Detailed instructions of how to build, install, and remove applications can be found in the README.

The application has the following main components, each of which has its own Docker image:

  1. An Akka Streams implementation of the model serving
  2. A Kafka Streams implementation of the model serving
  3. A data loader for running either one of model serving components

In addition to images, data used for testing is packaged in a Zip file and made available via HTTP, http://s3-eu-west-1.amazonaws.com/fdp-killrweather-data/data/data.zip.

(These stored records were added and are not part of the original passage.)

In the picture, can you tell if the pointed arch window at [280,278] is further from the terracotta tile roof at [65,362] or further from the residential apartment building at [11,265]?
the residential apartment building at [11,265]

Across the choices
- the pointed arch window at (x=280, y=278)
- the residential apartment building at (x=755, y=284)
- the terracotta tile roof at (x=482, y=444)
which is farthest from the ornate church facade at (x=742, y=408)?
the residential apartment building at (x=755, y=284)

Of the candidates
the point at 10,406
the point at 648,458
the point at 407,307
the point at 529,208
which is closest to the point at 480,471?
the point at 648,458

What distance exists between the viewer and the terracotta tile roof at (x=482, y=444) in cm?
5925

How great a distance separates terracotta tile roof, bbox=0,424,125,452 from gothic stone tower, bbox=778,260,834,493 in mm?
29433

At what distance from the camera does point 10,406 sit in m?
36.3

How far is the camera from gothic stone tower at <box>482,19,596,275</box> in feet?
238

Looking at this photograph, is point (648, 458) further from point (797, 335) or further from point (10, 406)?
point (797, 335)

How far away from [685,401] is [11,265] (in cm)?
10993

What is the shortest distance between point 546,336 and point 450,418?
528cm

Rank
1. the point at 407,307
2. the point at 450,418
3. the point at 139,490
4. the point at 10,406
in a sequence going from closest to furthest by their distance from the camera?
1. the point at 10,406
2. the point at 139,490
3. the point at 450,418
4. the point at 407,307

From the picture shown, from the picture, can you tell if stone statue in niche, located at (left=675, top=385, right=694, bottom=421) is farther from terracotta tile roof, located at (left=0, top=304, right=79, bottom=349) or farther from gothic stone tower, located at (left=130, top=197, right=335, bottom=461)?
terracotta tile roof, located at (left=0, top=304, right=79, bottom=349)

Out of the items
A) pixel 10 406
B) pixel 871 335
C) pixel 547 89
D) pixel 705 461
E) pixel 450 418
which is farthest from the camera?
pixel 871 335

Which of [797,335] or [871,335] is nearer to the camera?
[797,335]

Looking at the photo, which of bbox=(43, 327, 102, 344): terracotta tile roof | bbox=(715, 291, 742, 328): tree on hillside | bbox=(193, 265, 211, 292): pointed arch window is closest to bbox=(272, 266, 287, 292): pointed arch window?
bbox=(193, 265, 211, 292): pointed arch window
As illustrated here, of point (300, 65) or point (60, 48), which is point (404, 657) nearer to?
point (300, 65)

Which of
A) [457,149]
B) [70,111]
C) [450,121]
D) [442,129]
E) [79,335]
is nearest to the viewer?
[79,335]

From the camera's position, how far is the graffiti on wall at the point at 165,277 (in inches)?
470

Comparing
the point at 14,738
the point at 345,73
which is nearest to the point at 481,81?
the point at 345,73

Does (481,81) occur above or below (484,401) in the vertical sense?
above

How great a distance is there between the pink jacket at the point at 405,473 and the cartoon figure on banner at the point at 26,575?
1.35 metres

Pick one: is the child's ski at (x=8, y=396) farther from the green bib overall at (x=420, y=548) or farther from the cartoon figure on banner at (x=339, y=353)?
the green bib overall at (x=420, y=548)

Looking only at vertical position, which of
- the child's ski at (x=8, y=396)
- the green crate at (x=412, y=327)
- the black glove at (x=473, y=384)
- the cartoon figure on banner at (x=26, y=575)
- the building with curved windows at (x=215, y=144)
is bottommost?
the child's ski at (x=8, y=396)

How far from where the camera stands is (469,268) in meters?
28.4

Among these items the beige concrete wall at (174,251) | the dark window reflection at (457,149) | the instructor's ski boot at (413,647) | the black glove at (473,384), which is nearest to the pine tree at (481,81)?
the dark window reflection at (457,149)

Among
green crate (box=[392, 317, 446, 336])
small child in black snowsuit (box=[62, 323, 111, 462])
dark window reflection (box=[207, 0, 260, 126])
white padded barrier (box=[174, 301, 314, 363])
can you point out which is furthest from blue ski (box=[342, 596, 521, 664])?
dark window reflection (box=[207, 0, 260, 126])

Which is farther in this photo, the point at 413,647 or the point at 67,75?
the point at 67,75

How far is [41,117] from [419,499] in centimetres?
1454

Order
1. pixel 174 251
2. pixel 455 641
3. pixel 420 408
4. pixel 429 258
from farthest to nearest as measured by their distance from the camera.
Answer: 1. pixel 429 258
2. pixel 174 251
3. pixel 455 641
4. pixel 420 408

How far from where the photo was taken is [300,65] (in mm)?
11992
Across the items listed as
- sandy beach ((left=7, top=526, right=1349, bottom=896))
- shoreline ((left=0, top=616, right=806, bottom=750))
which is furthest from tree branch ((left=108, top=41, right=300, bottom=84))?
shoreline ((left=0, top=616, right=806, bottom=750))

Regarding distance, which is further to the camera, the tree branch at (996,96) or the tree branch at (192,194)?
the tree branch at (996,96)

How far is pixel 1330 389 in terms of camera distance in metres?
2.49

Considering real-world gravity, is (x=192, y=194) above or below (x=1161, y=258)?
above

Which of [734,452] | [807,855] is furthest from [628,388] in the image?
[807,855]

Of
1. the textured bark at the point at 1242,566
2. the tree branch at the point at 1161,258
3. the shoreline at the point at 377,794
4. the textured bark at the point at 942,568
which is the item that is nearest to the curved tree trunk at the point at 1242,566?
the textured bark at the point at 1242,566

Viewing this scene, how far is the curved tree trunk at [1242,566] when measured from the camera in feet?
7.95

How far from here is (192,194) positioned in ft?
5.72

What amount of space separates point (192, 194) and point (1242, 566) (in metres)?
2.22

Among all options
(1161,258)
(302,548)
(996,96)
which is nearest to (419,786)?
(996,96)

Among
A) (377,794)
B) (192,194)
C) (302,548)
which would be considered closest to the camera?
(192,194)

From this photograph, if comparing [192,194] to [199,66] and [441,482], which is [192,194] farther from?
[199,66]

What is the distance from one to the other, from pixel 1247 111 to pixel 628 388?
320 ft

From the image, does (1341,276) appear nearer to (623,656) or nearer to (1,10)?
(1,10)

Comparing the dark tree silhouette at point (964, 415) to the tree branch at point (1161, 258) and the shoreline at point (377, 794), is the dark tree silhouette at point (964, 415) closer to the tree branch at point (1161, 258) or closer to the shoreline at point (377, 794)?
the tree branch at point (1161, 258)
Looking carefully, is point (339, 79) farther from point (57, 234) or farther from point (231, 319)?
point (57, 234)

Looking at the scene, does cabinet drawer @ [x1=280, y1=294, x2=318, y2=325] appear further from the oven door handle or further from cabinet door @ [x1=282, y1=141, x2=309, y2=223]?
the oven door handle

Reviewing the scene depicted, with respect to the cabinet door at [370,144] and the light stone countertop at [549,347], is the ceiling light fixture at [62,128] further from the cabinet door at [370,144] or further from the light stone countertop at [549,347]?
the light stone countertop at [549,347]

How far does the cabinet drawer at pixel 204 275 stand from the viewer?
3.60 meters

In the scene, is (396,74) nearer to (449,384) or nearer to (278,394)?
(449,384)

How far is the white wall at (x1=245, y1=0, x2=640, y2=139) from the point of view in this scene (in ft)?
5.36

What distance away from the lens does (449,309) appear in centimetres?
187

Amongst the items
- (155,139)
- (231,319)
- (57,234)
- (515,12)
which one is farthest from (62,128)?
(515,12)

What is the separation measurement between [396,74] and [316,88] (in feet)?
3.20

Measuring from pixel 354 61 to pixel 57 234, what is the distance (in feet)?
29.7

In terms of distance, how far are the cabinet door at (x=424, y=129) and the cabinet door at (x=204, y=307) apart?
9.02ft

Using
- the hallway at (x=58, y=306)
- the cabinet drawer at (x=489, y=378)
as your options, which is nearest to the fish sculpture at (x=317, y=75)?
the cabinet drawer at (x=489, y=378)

Fast Data Platform KillrWeather

This is a port to Fast Data Platform of the well-known demonstration app, KillrWeather. It is the largest of the sample applications. It combines Kafka, Spark Streaming, Akka-based middleware for stream processing, Cassandra, and Zeppelin.

Detailed instructions of how to build, install, and remove applications can be found in the README.

Two Fast Data Platform services are required: Kafka and HDFS. (While Spark is also used, the DC/OS Spark service is not required.) Follow the installation instructions in the Fast Data Platform documentation for installing the platform and these two components.

This app also uses the certified services, Cassandra, InfluxDB, and Grafana.

Note: Deploy all the required services before deploying KillrWeather. At start up, KillrWeather will detect their presence and automatically define tables in Cassandra and InfluxDB, and define a dashboard in Grafana. Zeppelin does not need to be installed in advance.

There are a few manual steps required for Zeppelin, if you want to use Zeppelin to view the contents of Cassandra tables (optional). The README describes these steps.

The architecture of KillrWeather is shown in the following diagram:

KillrWeather

Historical weather data is fed to a Kafka topic using one of three clients, one that uses the new GRPC protocol, one that uses the Kafka native API, and one that uses REST. From that topic, data is read by Spark Streaming app (both ordinary and structured streaming implementations are available), where statistics over the data are computed. The raw data and the results are written to two places. Output to Cassandra is an example of a longer-term storage option suitable for downstream use. To see the data in Cassandra, instructions are provided for using a Zeppelin notebook configured with Cassandra Query Language support. Writing the output to InfluxDB, a time-series database, supports graphing the raw and processed data in real time using Grafana.